>>>>

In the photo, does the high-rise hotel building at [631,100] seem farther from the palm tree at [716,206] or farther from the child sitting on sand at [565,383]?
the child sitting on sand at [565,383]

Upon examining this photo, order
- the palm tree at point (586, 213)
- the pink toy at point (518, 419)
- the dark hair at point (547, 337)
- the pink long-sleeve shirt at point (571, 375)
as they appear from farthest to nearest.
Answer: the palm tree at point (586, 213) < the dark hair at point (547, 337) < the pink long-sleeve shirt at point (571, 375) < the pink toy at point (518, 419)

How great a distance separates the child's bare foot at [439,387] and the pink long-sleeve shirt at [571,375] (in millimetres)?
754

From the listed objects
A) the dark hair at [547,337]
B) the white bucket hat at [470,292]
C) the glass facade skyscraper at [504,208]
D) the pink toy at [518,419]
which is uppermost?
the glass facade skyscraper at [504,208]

<<<<
>>>>

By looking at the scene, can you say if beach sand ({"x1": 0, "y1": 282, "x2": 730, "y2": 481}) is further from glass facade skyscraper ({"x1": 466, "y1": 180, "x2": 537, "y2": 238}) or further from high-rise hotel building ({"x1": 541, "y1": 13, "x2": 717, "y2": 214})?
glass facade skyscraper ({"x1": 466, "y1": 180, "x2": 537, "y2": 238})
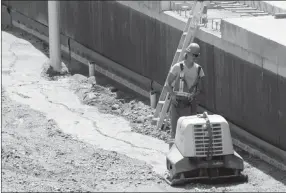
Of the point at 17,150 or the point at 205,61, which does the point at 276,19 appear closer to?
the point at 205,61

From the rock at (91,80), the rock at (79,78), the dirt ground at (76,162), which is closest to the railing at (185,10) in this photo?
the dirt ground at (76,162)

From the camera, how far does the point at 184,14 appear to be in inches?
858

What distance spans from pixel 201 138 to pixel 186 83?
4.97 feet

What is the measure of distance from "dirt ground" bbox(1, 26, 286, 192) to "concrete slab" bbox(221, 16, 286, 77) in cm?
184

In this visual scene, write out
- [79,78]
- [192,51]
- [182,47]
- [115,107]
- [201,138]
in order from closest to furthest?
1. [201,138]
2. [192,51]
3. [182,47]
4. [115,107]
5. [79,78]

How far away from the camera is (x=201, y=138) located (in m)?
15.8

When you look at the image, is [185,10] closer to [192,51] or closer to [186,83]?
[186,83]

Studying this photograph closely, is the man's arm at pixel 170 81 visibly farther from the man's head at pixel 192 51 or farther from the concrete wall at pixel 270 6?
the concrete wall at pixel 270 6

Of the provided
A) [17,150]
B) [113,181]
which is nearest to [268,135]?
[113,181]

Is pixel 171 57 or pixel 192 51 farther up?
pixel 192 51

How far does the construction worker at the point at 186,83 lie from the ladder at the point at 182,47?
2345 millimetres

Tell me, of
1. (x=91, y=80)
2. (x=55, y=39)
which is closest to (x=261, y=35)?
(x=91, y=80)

<<<<
>>>>

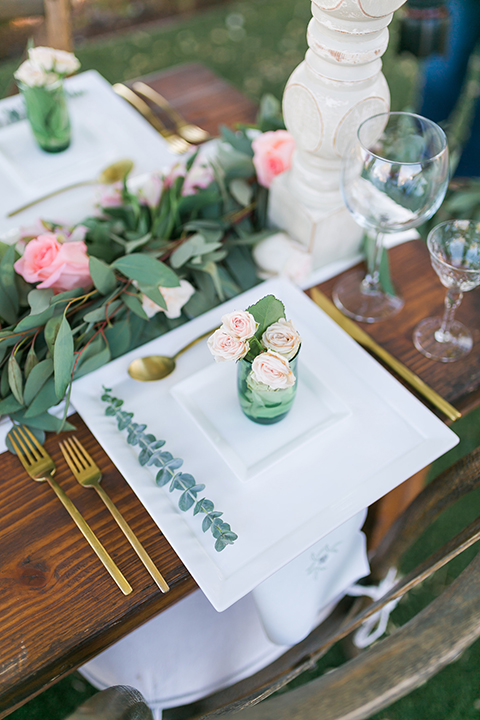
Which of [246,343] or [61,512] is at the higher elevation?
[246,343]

<<<<

* [Objective] Pick out each line in the data above that contains the word "camera" and copy those lines.

* [Task solution]
From the camera, how far does the point at 184,14 appear to be in inches?
How far away from the camera is (x=201, y=138) located (in m)?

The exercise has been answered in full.